Written instruction – Would you reproduce all of the material below word for word, without changing anything?

Items –
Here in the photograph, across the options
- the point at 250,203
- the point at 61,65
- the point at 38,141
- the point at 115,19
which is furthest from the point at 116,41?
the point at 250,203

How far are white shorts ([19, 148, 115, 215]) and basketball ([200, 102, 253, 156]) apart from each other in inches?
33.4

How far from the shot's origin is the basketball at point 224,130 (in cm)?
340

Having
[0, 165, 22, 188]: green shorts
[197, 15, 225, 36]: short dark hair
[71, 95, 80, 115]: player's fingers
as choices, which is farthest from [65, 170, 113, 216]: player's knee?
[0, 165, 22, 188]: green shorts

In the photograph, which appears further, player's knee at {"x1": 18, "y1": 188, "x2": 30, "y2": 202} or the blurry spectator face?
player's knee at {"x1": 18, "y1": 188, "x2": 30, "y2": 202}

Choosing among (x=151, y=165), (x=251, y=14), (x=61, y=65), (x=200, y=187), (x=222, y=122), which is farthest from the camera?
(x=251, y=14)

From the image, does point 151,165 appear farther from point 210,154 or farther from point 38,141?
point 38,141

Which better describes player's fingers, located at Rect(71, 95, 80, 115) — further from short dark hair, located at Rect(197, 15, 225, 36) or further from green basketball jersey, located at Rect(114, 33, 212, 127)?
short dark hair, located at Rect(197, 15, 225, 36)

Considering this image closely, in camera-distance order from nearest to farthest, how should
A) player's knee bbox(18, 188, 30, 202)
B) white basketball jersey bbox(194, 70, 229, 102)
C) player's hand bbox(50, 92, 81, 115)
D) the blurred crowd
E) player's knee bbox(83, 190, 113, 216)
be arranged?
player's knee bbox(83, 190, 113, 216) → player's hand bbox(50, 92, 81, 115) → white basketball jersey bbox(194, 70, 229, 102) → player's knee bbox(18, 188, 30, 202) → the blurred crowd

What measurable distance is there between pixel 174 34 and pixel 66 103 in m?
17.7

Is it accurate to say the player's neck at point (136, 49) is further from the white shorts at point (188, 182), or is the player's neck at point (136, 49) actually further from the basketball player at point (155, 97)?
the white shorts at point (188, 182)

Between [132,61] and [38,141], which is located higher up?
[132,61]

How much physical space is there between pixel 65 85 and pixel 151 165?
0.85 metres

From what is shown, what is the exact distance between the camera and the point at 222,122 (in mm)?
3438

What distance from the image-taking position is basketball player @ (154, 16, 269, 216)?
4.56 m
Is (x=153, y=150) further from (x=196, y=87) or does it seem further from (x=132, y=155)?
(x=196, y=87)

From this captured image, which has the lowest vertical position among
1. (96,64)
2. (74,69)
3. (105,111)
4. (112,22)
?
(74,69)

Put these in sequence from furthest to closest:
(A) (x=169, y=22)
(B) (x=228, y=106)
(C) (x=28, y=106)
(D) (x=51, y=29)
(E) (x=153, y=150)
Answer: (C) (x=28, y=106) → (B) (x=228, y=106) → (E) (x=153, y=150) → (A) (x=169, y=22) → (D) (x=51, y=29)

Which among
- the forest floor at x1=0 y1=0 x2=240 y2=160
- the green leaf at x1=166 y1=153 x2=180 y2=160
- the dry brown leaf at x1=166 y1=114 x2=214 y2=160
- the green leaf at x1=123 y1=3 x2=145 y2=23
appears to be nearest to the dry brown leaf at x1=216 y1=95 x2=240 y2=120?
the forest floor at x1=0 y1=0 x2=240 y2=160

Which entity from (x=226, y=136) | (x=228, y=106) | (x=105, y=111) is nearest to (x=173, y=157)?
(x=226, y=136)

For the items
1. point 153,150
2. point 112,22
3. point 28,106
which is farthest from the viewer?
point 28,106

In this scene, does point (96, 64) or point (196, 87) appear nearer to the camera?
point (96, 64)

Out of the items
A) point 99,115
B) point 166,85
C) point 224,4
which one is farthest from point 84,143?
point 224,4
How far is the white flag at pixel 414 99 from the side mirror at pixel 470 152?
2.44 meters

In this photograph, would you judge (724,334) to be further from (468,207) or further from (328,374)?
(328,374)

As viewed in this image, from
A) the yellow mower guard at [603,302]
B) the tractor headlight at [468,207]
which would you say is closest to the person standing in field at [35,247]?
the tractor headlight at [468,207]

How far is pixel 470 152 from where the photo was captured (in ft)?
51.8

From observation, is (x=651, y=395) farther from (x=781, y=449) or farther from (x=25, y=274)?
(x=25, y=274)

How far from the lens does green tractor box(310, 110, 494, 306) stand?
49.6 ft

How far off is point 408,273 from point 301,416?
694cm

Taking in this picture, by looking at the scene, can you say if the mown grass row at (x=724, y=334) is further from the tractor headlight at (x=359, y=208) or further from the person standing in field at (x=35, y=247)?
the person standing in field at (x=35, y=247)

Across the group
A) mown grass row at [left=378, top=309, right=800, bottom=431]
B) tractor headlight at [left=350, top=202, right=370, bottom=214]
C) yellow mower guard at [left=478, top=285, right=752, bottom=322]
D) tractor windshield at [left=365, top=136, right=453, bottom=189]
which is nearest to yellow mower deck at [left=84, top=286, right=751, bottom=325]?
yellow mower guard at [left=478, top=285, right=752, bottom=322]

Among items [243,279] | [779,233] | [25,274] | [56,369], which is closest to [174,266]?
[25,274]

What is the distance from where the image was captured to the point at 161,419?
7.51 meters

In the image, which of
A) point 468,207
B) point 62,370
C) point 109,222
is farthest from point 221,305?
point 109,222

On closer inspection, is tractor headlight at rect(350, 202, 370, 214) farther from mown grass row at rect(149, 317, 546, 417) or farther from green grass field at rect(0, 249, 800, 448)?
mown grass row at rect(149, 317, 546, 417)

Written reply –
Here in the photograph, across the options
- the point at 250,203
- the point at 61,65
- the point at 38,141
- the point at 115,19
which is furthest from the point at 116,41?
the point at 250,203

How far are white shorts ([19, 148, 115, 215]) and basketball ([200, 102, 253, 156]) apart from each other in inches?
33.4

How far from the shot's origin is the basketball at point 224,130 (in cm)?
340

Having
[0, 165, 22, 188]: green shorts
[197, 15, 225, 36]: short dark hair
[71, 95, 80, 115]: player's fingers
as choices, which is farthest from [65, 170, 113, 216]: player's knee?
[0, 165, 22, 188]: green shorts

In the photograph, which appears further, player's knee at {"x1": 18, "y1": 188, "x2": 30, "y2": 202} or the blurry spectator face?
player's knee at {"x1": 18, "y1": 188, "x2": 30, "y2": 202}

Choosing among (x=151, y=165), (x=251, y=14), (x=61, y=65), (x=200, y=187), (x=222, y=122), which is farthest from the camera?
(x=251, y=14)

From the image, does point 151,165 appear farther from point 210,154 or farther from point 38,141?
point 38,141

Which better describes player's fingers, located at Rect(71, 95, 80, 115) — further from short dark hair, located at Rect(197, 15, 225, 36) or further from green basketball jersey, located at Rect(114, 33, 212, 127)?
short dark hair, located at Rect(197, 15, 225, 36)

Considering this image closely, in camera-distance order from nearest to farthest, how should
A) player's knee bbox(18, 188, 30, 202)
B) white basketball jersey bbox(194, 70, 229, 102)
C) player's hand bbox(50, 92, 81, 115)
D) the blurred crowd
E) player's knee bbox(83, 190, 113, 216)
be arranged?
player's knee bbox(83, 190, 113, 216) → player's hand bbox(50, 92, 81, 115) → white basketball jersey bbox(194, 70, 229, 102) → player's knee bbox(18, 188, 30, 202) → the blurred crowd

What measurable distance is there between pixel 174 34 and pixel 66 103 in m?
17.7

Is it accurate to say the player's neck at point (136, 49) is further from the white shorts at point (188, 182), or is the player's neck at point (136, 49) actually further from the basketball player at point (155, 97)?
the white shorts at point (188, 182)

Between [132,61] and [38,141], which is located higher up?
[132,61]

How much physical space is there between pixel 65 85 and pixel 151 165?
0.85 metres

From what is shown, what is the exact distance between the camera and the point at 222,122 (in mm)?
3438

What distance from the image-taking position is basketball player @ (154, 16, 269, 216)?
4.56 m
Is (x=153, y=150) further from (x=196, y=87) or does it seem further from (x=132, y=155)?
(x=196, y=87)

From this captured image, which has the lowest vertical position among
1. (96,64)
2. (74,69)
3. (105,111)
4. (112,22)
?
(74,69)

Put these in sequence from furthest to closest:
(A) (x=169, y=22)
(B) (x=228, y=106)
(C) (x=28, y=106)
(D) (x=51, y=29)
(E) (x=153, y=150)
Answer: (C) (x=28, y=106) → (B) (x=228, y=106) → (E) (x=153, y=150) → (A) (x=169, y=22) → (D) (x=51, y=29)

Which among
- the forest floor at x1=0 y1=0 x2=240 y2=160
- the green leaf at x1=166 y1=153 x2=180 y2=160
- the dry brown leaf at x1=166 y1=114 x2=214 y2=160
- the green leaf at x1=123 y1=3 x2=145 y2=23
appears to be nearest to the dry brown leaf at x1=216 y1=95 x2=240 y2=120?
the forest floor at x1=0 y1=0 x2=240 y2=160

Which entity from (x=226, y=136) | (x=228, y=106) | (x=105, y=111) is nearest to (x=173, y=157)?
(x=226, y=136)

For the items
1. point 153,150
2. point 112,22
3. point 28,106
which is farthest from the viewer?
point 28,106

In this scene, does point (96, 64) or point (196, 87) appear nearer to the camera?
point (96, 64)

Out of the items
A) point 99,115
B) point 166,85
C) point 224,4
which one is farthest from point 84,143?
point 224,4
How far is the white flag at pixel 414 99 from the side mirror at pixel 470 152?
2.44 meters

In this photograph, would you judge (724,334) to be further from (468,207) or further from (328,374)?
(328,374)

As viewed in this image, from
A) the yellow mower guard at [603,302]
B) the tractor headlight at [468,207]
which would you say is closest to the person standing in field at [35,247]?
the tractor headlight at [468,207]

How far is pixel 470 152 from where the photo was captured (in ft)?
51.8

From observation, is (x=651, y=395) farther from (x=781, y=449) or farther from (x=25, y=274)?
(x=25, y=274)

How far from the lens does green tractor box(310, 110, 494, 306) stand?
49.6 ft

How far off is point 408,273 from point 301,416?
694cm

Taking in this picture, by looking at the scene, can you say if the mown grass row at (x=724, y=334) is further from the tractor headlight at (x=359, y=208) or further from the person standing in field at (x=35, y=247)?
the person standing in field at (x=35, y=247)

Across the group
A) mown grass row at [left=378, top=309, right=800, bottom=431]
B) tractor headlight at [left=350, top=202, right=370, bottom=214]
C) yellow mower guard at [left=478, top=285, right=752, bottom=322]
D) tractor windshield at [left=365, top=136, right=453, bottom=189]
which is nearest to yellow mower deck at [left=84, top=286, right=751, bottom=325]?
yellow mower guard at [left=478, top=285, right=752, bottom=322]

Among items [243,279] | [779,233] | [25,274] | [56,369], which is closest to [174,266]?
[25,274]

What is the distance from where the image was captured to the point at 161,419?
7.51 meters

In the image, which of
A) point 468,207
B) point 62,370
C) point 109,222
is farthest from point 221,305?
point 109,222

On closer inspection, is tractor headlight at rect(350, 202, 370, 214) farther from mown grass row at rect(149, 317, 546, 417) or farther from green grass field at rect(0, 249, 800, 448)?
mown grass row at rect(149, 317, 546, 417)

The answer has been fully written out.